- [Given exercise]:
Rewrite all the lines below, replacing each "scrum cap" with "headgear" and changing nothing else.

- [Source material]:
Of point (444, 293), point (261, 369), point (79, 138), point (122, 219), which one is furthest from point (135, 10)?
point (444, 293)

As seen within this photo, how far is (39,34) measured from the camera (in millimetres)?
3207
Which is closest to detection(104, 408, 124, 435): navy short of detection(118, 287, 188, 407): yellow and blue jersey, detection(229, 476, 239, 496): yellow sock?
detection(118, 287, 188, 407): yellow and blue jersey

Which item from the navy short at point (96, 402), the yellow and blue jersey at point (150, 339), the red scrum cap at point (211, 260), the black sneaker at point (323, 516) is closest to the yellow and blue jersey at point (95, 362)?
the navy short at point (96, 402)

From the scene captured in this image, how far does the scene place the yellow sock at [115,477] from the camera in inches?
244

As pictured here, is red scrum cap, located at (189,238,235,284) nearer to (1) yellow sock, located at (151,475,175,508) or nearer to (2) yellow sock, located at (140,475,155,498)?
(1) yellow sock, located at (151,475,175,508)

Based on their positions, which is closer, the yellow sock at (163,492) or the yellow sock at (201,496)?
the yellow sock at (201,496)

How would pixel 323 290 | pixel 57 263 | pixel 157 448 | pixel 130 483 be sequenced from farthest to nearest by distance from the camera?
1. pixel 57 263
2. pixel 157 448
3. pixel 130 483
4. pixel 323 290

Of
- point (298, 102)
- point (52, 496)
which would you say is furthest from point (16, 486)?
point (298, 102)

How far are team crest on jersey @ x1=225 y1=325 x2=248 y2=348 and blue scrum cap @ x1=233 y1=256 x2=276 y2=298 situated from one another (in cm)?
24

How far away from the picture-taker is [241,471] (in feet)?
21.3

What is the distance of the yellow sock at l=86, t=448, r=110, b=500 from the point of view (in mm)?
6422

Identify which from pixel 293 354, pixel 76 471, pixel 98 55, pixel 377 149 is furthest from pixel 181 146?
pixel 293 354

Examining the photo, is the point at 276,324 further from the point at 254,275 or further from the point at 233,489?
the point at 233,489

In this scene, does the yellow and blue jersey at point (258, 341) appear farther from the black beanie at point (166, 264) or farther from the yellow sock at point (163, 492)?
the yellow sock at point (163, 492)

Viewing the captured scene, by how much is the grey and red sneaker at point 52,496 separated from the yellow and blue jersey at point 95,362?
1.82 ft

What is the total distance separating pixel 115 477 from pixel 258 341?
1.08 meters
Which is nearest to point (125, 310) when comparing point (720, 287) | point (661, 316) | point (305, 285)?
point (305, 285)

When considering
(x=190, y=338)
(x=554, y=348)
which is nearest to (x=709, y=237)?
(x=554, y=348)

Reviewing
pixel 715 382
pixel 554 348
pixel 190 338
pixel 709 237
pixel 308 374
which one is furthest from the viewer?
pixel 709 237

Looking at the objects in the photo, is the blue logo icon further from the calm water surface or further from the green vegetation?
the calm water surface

- [Expected answer]:
Of point (444, 293), point (261, 369), point (79, 138), point (122, 219), which one is furthest from point (135, 10)?
point (444, 293)

As seen within this photo, how far is (39,34) measured from the camera (in millimetres)?
3207
Which is closest to detection(104, 408, 124, 435): navy short of detection(118, 287, 188, 407): yellow and blue jersey, detection(229, 476, 239, 496): yellow sock?
detection(118, 287, 188, 407): yellow and blue jersey

Which item from the navy short at point (96, 402), the yellow and blue jersey at point (150, 339), the red headgear at point (211, 260), the black sneaker at point (323, 516) is closest to the yellow and blue jersey at point (95, 362)?
the navy short at point (96, 402)

From the scene captured in this image, how far does the scene place the yellow sock at [115,477] from the camera in inches?
244

As pictured here, is red headgear, located at (189,238,235,284) nearer to (1) yellow sock, located at (151,475,175,508) or nearer to (2) yellow sock, located at (140,475,155,498)?
(1) yellow sock, located at (151,475,175,508)

Based on their positions, which is closer, the yellow sock at (163,492) or the yellow sock at (201,496)?
the yellow sock at (201,496)

How would pixel 323 290 | pixel 57 263 | pixel 157 448 | pixel 130 483 be sequenced from farthest to nearest by distance from the camera?
1. pixel 57 263
2. pixel 157 448
3. pixel 130 483
4. pixel 323 290

Of
- point (298, 102)
- point (52, 496)
which would you say is furthest from point (16, 486)?
point (298, 102)

How far are team crest on jersey @ x1=225 y1=325 x2=248 y2=348 and blue headgear @ x1=233 y1=256 x2=276 y2=298 situated from one another (in cm)?
24

How far away from the picture-taker is [241,471] (in feet)?
21.3

What is the distance of the yellow sock at l=86, t=448, r=110, b=500 from the point of view (in mm)?
6422

Identify which from pixel 293 354, pixel 76 471, pixel 98 55, pixel 377 149 is furthest from pixel 181 146?
pixel 293 354

Examining the photo, is the point at 276,324 further from the point at 254,275 or further from the point at 233,489?
the point at 233,489

In this scene, does the yellow and blue jersey at point (258, 341) appear farther from the black beanie at point (166, 264) or farther from the yellow sock at point (163, 492)?
the yellow sock at point (163, 492)

Viewing the captured scene, by how much is the grey and red sneaker at point 52,496 separated from the yellow and blue jersey at point 95,362?
1.82 ft

What is the total distance separating pixel 115 477 from pixel 258 341?
1.08 meters
Which is nearest to point (125, 310) when comparing point (720, 287) | point (661, 316) | point (305, 285)?
point (305, 285)

When considering
(x=190, y=338)
(x=554, y=348)
which is nearest to (x=709, y=237)?
(x=554, y=348)

Reviewing
pixel 715 382
pixel 554 348
pixel 190 338
pixel 709 237
pixel 308 374
which one is furthest from the viewer?
pixel 709 237

Looking at the objects in the photo, is the blue logo icon further from the calm water surface or further from the green vegetation?
the calm water surface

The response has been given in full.